Further, pursuant to the terms of the Purchase Agreement the Company has granted to the Investors, for a period of 12 months after the closing of the Offering, the right to participate in subsequent offerings by the Company of Common Stock and Common Stock equivalents in an amount up to 50% of the amount of each such subsequent offering, on the same terms, conditions and price provided for in such subsequent offering.

The Company received approximately $37,587,600 in net proceeds from the Offering after deducting the discounts, commissions, and other estimated offering expenses payable by the Company. As of March 31, 2021, all pre-funded warrants have been fully exercised. The Company plans to use the net proceeds from the Offering for working capital, product development, order fulfillment and for general corporate purposes.

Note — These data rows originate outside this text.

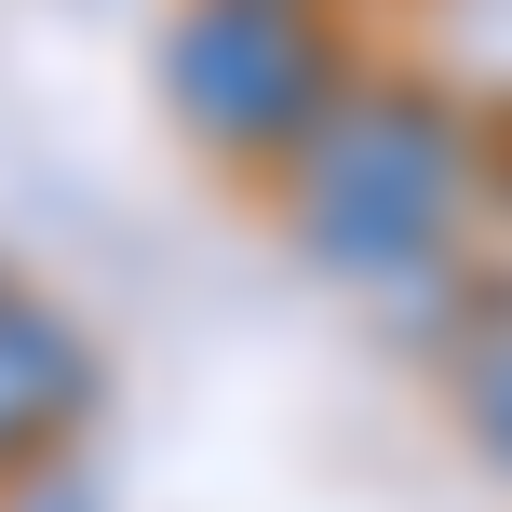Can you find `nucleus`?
Wrapping results in <instances>:
<instances>
[{
    "mask_svg": "<svg viewBox=\"0 0 512 512\" xmlns=\"http://www.w3.org/2000/svg\"><path fill=\"white\" fill-rule=\"evenodd\" d=\"M459 189H472V135L432 95H337L297 135V230L351 283H405L445 243Z\"/></svg>",
    "mask_w": 512,
    "mask_h": 512,
    "instance_id": "obj_1",
    "label": "nucleus"
},
{
    "mask_svg": "<svg viewBox=\"0 0 512 512\" xmlns=\"http://www.w3.org/2000/svg\"><path fill=\"white\" fill-rule=\"evenodd\" d=\"M162 95L189 108V135H216V149H243V162L297 149L337 108L324 27H310L297 0H189V14L162 27Z\"/></svg>",
    "mask_w": 512,
    "mask_h": 512,
    "instance_id": "obj_2",
    "label": "nucleus"
},
{
    "mask_svg": "<svg viewBox=\"0 0 512 512\" xmlns=\"http://www.w3.org/2000/svg\"><path fill=\"white\" fill-rule=\"evenodd\" d=\"M81 378H95V364H81V337L54 324L41 297H14V283H0V459H27L41 432H68V418H81Z\"/></svg>",
    "mask_w": 512,
    "mask_h": 512,
    "instance_id": "obj_3",
    "label": "nucleus"
},
{
    "mask_svg": "<svg viewBox=\"0 0 512 512\" xmlns=\"http://www.w3.org/2000/svg\"><path fill=\"white\" fill-rule=\"evenodd\" d=\"M472 432H486L499 459H512V324L486 337V351H472Z\"/></svg>",
    "mask_w": 512,
    "mask_h": 512,
    "instance_id": "obj_4",
    "label": "nucleus"
},
{
    "mask_svg": "<svg viewBox=\"0 0 512 512\" xmlns=\"http://www.w3.org/2000/svg\"><path fill=\"white\" fill-rule=\"evenodd\" d=\"M27 499H41V512H81V486H27Z\"/></svg>",
    "mask_w": 512,
    "mask_h": 512,
    "instance_id": "obj_5",
    "label": "nucleus"
}]
</instances>
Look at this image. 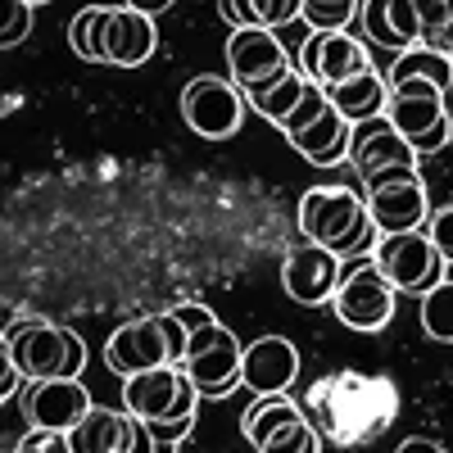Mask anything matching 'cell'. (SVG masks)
<instances>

American Rebel Holding, Inc. Secured Promissory Notes - On October 1, 2020, the Company advanced $250,000 to American Rebel Holdings, Inc. (AREB) under a secured promissory note and on October 21, 2020, the Company advanced an additional $250,000 to American Rebel Holdings, Inc. (AREB) under a second secured promissory note. Both notes are currently in default. On March 1, 2021, the Company advanced an additional $117,600 to AREB on terms similar to the previously issued notes. See “NOTE 16. RELATED PARTY TRANSACTIONS” for further information.

The parties have been negotiating the terms of a Forbearance Agreement regarding the following: (a) the secured promissory note dated October 1, 2020; (b) the secured promissory note dated October 21, 2020; and (c) an advance made by the Company on March 1, 2021. The parties are attempting to arrange for a series of payments that will liquidate the outstanding balances of the two delinquent notes and the advance by no later than June 30, 2021. Based on the terms being negotiated, if AREB timely and fully complies with all of its obligations under the Forbearance Agreement, the Company would agree that AREB’s obligations to the Company in connection with the defaults would be satisfied. However, there is no assurance that the parties will agree to the terms contained in the Forbearance Agreement, and whether AREB will be able to comply with such terms.

Purchase of Building - On February 24, 2021 the Company entered into a contract to purchase a 71,361 square foot building located in Lenexa Kansas which is intended to serve as the Company’s office and warehouse needs. The building contains approximately 30,000 square foot of office space and the remainder warehouse space. The total purchase price is approximately $5.3 million and is expected to close on or around May 1, 2021.